В какой-то мере здесь продолжается развитие мыслей, сформулированных еще в «Диалектике просвещения» (см.: [7]), об оборачиваемости рационалистического идеала, где порядок бессодержательных абстракций cogito, так и неупорядоченность чувственности отзеркаливаются в своей неестественности. Это ведет к неизбежному обнаружению разумом собственных границ, противодействию его экспансии в мир. Через критику «культуриндустрии» выявляется главная тема всей философии Адорно и пафос его работ - необходимость реагировать и противостоять победе тотального, универсального и утрате индивидуального. В своих многочисленных сочинениях по эстетике и философии искусства Адорно также выявлял и критиковал идеологическую оборачиваемость художественного творчества. Во многом именно этим объясняются его несправедливые на наш взгляд филиппики в адрес музыки И. Ф. Стравинского. По мнению Адорно, замкнутость и упорядоченность, характерные для художественной поэтики последнего, искажают действительность. Неоклассицизм Стравинского, отражает иллюзию примирения индивидуальности и общества и превращает искусство в ложную идеологию. В последней своей незаконченной работе, получившей при издании название «Эстетическая теория» Адорно пишет совершенно в духе своей критики жаргона подлинности: «Торжественный тон неизбежно делает произведения искусства смешными так же, как и жесты власти и величия. И хотя искусство немыслимо без наличия в нем субъективной силы, делающей возможным создание художественных форм, оно все же не имеет ничего общего с силой в том содержании, которое выражают его произведения» [3, с. 61]. Адорно противопоставляет подлинности истину, сожалеет об отсутствии настоящего человеческого существования и эмансипации в современном мире.
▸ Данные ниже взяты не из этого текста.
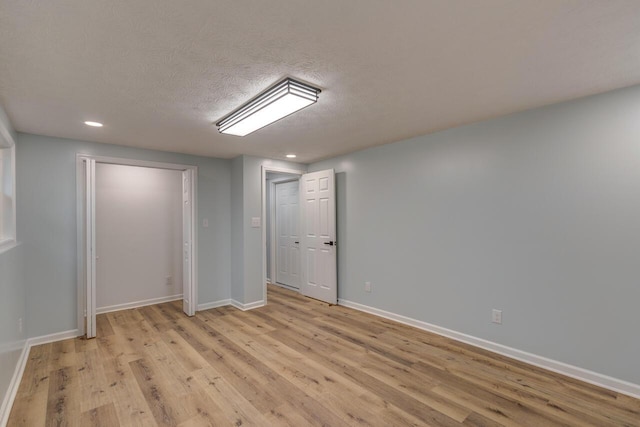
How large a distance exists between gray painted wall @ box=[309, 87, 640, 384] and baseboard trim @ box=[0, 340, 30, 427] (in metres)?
3.56

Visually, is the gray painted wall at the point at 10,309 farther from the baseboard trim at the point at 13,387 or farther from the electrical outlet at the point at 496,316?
the electrical outlet at the point at 496,316

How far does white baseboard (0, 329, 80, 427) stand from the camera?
6.54ft

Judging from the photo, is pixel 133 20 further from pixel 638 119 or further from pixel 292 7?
pixel 638 119

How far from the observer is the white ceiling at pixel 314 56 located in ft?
4.59

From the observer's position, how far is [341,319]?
3938 mm

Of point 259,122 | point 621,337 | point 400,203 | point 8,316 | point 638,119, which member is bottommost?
point 621,337

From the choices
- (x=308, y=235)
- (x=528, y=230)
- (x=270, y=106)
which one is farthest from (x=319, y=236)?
(x=528, y=230)

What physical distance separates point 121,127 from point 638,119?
4.50 meters

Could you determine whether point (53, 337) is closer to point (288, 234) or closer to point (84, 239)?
point (84, 239)

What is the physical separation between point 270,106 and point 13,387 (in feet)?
9.63

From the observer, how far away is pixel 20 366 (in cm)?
262

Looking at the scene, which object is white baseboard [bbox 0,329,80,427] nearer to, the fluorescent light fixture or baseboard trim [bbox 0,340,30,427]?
baseboard trim [bbox 0,340,30,427]

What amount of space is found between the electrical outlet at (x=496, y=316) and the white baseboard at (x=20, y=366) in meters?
3.90

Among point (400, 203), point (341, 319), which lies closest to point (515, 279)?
point (400, 203)
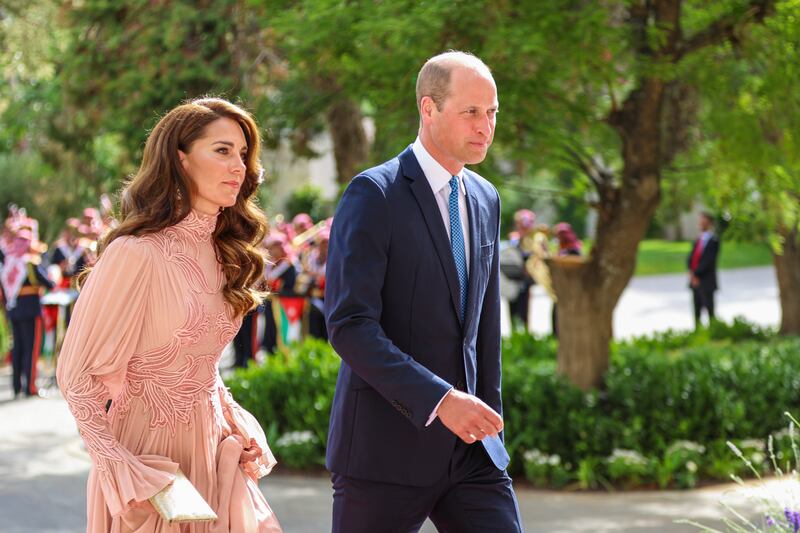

Критика семантической (смысловой) наполненности философского дискурса модерна оказывается у Адорно тесно связанной с эстетическими проблемами того времени.

Дело в том, что в авангардном искусстве возникает напряженная дихотомия: с одной стороны, произведение и реципиент максимально разводятся по отношению друг к другу, семантически произведение выступает как самостоятельная единица принципиально не нуждающаяся в зрителе и воздействии на него, с другой стороны, эта дистанция категорично снимается, произведение существует только при максимальной зрительской вовлеченности в семантическое пространство произведения. В традиционной, идущей от идеи Аристотеля эстетике, высшей точкой воздействия искусства на зрителя как самоочевидное понимался катарсис. Из концепции «искусства для искусства» понятие катарсиса элиминировано по определению: ведь воздействие искусства на зрителя исключается. А вот во втором случае (зрительской вовлеченности), катарсис вроде бы предполагается, но его понимание достаточно далеко от аристотелевской модели. Мы полагаем, что главной причиной этого является изменение субъектности и изменение в понимании социальных функций искусства.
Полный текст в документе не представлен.